WHAT NEEDS TO BE DONE: Print out the entries below with no edits.

DATA LISTING:
☆ ☆ ☆
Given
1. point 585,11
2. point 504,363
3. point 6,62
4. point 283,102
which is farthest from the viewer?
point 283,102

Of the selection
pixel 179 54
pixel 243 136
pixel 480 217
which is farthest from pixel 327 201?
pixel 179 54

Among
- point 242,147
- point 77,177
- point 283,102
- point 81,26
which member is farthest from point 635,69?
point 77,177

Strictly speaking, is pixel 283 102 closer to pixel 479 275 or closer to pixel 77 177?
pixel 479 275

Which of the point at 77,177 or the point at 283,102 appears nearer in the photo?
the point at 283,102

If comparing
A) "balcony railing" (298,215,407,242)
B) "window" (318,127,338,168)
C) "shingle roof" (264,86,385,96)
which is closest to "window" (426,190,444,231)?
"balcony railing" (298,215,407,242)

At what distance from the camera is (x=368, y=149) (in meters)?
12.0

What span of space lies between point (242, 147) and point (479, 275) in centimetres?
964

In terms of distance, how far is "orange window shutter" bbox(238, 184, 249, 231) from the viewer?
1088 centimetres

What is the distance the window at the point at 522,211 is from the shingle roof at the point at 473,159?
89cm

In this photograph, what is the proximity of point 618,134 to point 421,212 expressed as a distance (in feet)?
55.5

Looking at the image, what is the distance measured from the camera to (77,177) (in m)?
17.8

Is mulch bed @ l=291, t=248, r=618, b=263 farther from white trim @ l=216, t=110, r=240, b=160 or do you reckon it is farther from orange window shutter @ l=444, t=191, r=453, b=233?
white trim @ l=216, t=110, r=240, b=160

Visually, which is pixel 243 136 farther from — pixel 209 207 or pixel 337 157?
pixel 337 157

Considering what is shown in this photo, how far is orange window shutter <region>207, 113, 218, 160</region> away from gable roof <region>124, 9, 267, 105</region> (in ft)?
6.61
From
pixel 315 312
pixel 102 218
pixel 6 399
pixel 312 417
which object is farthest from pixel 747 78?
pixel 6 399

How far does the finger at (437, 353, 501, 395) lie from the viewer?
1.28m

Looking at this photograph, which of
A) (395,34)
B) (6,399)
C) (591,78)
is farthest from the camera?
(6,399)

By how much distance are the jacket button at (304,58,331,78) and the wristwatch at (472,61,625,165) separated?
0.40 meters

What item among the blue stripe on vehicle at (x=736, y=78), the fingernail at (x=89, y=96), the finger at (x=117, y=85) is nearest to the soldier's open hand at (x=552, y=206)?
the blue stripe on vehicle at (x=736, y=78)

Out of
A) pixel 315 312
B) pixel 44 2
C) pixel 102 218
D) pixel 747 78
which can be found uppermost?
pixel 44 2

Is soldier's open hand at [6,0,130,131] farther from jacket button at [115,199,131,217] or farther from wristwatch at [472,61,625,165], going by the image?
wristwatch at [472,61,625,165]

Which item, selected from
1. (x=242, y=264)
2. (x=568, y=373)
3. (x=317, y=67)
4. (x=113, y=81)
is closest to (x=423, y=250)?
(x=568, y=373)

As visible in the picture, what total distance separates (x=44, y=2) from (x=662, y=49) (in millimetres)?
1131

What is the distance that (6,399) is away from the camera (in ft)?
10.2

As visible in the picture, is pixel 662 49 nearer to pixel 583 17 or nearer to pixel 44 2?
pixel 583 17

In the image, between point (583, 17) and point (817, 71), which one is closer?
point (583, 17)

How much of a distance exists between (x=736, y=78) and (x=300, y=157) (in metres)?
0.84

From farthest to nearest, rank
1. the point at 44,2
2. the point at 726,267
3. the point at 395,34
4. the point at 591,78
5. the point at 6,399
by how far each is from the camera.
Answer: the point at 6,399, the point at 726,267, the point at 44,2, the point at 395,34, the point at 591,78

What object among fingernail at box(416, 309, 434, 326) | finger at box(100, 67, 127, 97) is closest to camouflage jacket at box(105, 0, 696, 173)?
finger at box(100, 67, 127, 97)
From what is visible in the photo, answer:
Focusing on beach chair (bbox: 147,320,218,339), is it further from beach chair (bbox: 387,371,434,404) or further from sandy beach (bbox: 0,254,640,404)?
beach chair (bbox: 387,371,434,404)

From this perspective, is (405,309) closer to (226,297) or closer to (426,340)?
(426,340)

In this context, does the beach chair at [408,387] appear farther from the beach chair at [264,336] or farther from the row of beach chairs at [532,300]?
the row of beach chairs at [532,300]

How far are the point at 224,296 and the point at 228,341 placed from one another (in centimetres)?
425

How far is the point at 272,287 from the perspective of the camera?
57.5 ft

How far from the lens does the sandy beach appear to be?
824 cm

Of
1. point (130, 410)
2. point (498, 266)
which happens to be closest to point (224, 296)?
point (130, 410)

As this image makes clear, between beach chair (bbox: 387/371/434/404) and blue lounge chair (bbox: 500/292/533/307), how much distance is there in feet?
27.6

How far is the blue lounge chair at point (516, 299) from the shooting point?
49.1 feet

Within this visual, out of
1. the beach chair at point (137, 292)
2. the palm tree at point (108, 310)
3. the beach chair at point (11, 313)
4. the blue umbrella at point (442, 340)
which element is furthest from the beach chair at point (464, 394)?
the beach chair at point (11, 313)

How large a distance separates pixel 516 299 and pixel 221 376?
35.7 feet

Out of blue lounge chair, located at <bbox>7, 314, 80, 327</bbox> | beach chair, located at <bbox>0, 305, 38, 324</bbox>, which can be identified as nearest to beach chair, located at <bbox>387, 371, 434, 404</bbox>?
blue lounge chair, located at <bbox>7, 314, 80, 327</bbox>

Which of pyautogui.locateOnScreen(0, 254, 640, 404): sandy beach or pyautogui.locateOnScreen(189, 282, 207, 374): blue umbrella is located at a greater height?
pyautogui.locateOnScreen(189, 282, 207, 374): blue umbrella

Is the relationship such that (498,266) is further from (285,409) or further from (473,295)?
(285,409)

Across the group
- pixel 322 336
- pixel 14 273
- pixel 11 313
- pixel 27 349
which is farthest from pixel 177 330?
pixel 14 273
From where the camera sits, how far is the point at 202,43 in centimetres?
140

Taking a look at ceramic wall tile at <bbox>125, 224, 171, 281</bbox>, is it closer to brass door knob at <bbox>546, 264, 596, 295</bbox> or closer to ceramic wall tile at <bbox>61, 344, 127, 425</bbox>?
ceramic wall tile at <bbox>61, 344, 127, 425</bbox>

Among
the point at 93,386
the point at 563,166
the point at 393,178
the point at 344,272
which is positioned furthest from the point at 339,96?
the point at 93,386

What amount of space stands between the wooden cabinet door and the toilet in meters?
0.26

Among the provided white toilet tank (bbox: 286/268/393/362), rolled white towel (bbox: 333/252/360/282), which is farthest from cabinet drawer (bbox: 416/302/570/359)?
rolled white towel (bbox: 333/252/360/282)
☆ ☆ ☆
RESULT:
Given
1. point 585,11
2. point 504,363
3. point 6,62
4. point 283,102
which is farthest from the viewer?
point 283,102

Of the selection
pixel 179 54
pixel 243 136
pixel 480 217
which is farthest from pixel 327 201?
pixel 179 54

Among
- point 242,147
- point 77,177
- point 283,102
- point 81,26
which member is farthest from point 635,69?
point 77,177

Strictly speaking, is pixel 283 102 closer to pixel 479 275 or closer to pixel 77 177?
pixel 479 275

Which of the point at 77,177 or the point at 283,102 appears nearer in the photo?
the point at 283,102

If comparing
A) "balcony railing" (298,215,407,242)
B) "window" (318,127,338,168)
C) "shingle roof" (264,86,385,96)
which is closest to "window" (426,190,444,231)?
"balcony railing" (298,215,407,242)

At what distance from the camera is (x=368, y=149) (in meters)?
12.0

What span of space lies between point (242, 147) and point (479, 275) in centimetres?
964

In terms of distance, how far is "orange window shutter" bbox(238, 184, 249, 231) from the viewer?
1088 centimetres

What is the distance the window at the point at 522,211 is from the shingle roof at the point at 473,159?
89cm

In this photograph, what is the proximity of point 618,134 to point 421,212 expressed as a distance (in feet)?
55.5

Looking at the image, what is the distance measured from the camera to (77,177) (in m)?
17.8

Is mulch bed @ l=291, t=248, r=618, b=263 farther from white trim @ l=216, t=110, r=240, b=160 or do you reckon it is farther from orange window shutter @ l=444, t=191, r=453, b=233?
white trim @ l=216, t=110, r=240, b=160

Visually, which is pixel 243 136 farther from — pixel 209 207 or pixel 337 157?
pixel 337 157

Considering what is shown in this photo, how far is orange window shutter <region>207, 113, 218, 160</region> away from gable roof <region>124, 9, 267, 105</region> (in ft)?
6.61
From
pixel 315 312
pixel 102 218
pixel 6 399
pixel 312 417
which object is farthest from pixel 747 78?
pixel 6 399

How far does the finger at (437, 353, 501, 395) lie from the viewer?
1.28m

Looking at this photograph, which of
A) (395,34)
B) (6,399)
C) (591,78)
is farthest from the camera?
(6,399)

By how much distance are the jacket button at (304,58,331,78) and the wristwatch at (472,61,625,165) separated?
0.40 meters

What item among the blue stripe on vehicle at (x=736, y=78), the fingernail at (x=89, y=96), the finger at (x=117, y=85) is nearest to the soldier's open hand at (x=552, y=206)?
the blue stripe on vehicle at (x=736, y=78)

Out of
A) pixel 315 312
B) pixel 44 2
C) pixel 102 218
D) pixel 747 78
which can be found uppermost?
pixel 44 2

Is soldier's open hand at [6,0,130,131] farther from jacket button at [115,199,131,217] or farther from wristwatch at [472,61,625,165], going by the image?
wristwatch at [472,61,625,165]

Which item, selected from
1. (x=242, y=264)
2. (x=568, y=373)
3. (x=317, y=67)
4. (x=113, y=81)
is closest to (x=423, y=250)?
(x=568, y=373)

As visible in the picture, what total distance separates (x=44, y=2) from (x=662, y=49) (in millimetres)?
1131

What is the distance that (6,399) is away from the camera (in ft)?
10.2

As visible in the picture, is pixel 662 49 nearer to pixel 583 17 or nearer to pixel 44 2?
pixel 583 17

In the image, between point (583, 17) and point (817, 71), which one is closer?
point (583, 17)

How much of a distance exists between (x=736, y=78) and (x=300, y=157) (in metres)?
0.84

From farthest to nearest, rank
1. the point at 44,2
2. the point at 726,267
3. the point at 395,34
4. the point at 591,78
5. the point at 6,399
by how far each is from the camera.
Answer: the point at 6,399, the point at 726,267, the point at 44,2, the point at 395,34, the point at 591,78

What object among fingernail at box(416, 309, 434, 326) | finger at box(100, 67, 127, 97) is closest to camouflage jacket at box(105, 0, 696, 173)?
finger at box(100, 67, 127, 97)
From what is visible in the photo, answer:
Focusing on beach chair (bbox: 147,320,218,339), is it further from beach chair (bbox: 387,371,434,404) or further from sandy beach (bbox: 0,254,640,404)?
beach chair (bbox: 387,371,434,404)

From this perspective, is (405,309) closer to (226,297) or closer to (426,340)?
(426,340)

In this context, does the beach chair at [408,387] appear farther from the beach chair at [264,336] or farther from the row of beach chairs at [532,300]?
the row of beach chairs at [532,300]

How far are the point at 224,296 and the point at 228,341 placed from one another (in centimetres)?
425

How far is the point at 272,287 from the perspective of the camera?
57.5 ft

How far from the lens does the sandy beach appear to be?
824 cm

Of
1. point (130, 410)
2. point (498, 266)
which happens to be closest to point (224, 296)?
point (130, 410)

As this image makes clear, between beach chair (bbox: 387/371/434/404) and blue lounge chair (bbox: 500/292/533/307), how much distance is there in feet?
27.6

How far is the blue lounge chair at point (516, 299) from the shooting point?
49.1 feet

Within this visual, out of
1. the beach chair at point (137, 292)
2. the palm tree at point (108, 310)
3. the beach chair at point (11, 313)
4. the blue umbrella at point (442, 340)
which element is furthest from the beach chair at point (464, 394)?
the beach chair at point (11, 313)

How large a distance separates pixel 516 299 and pixel 221 376?
35.7 feet

Out of blue lounge chair, located at <bbox>7, 314, 80, 327</bbox> | beach chair, located at <bbox>0, 305, 38, 324</bbox>, which can be identified as nearest to beach chair, located at <bbox>387, 371, 434, 404</bbox>?
blue lounge chair, located at <bbox>7, 314, 80, 327</bbox>

Which of pyautogui.locateOnScreen(0, 254, 640, 404): sandy beach or pyautogui.locateOnScreen(189, 282, 207, 374): blue umbrella is located at a greater height?
pyautogui.locateOnScreen(189, 282, 207, 374): blue umbrella

Is the relationship such that (498,266) is further from (285,409) or further from (473,295)?
(285,409)

Across the group
- pixel 322 336
- pixel 14 273
- pixel 11 313
- pixel 27 349
which is farthest from pixel 177 330?
pixel 14 273
From where the camera sits, how far is the point at 202,43 in centimetres?
140

Taking a look at ceramic wall tile at <bbox>125, 224, 171, 281</bbox>, is it closer to brass door knob at <bbox>546, 264, 596, 295</bbox> or closer to ceramic wall tile at <bbox>61, 344, 127, 425</bbox>?
ceramic wall tile at <bbox>61, 344, 127, 425</bbox>

Among
the point at 93,386
the point at 563,166
the point at 393,178
the point at 344,272
which is positioned furthest from the point at 339,96?
the point at 93,386

What amount of space stands between the wooden cabinet door and the toilet in meters?
0.26

Among the provided white toilet tank (bbox: 286/268/393/362), rolled white towel (bbox: 333/252/360/282), which is farthest from cabinet drawer (bbox: 416/302/570/359)?
rolled white towel (bbox: 333/252/360/282)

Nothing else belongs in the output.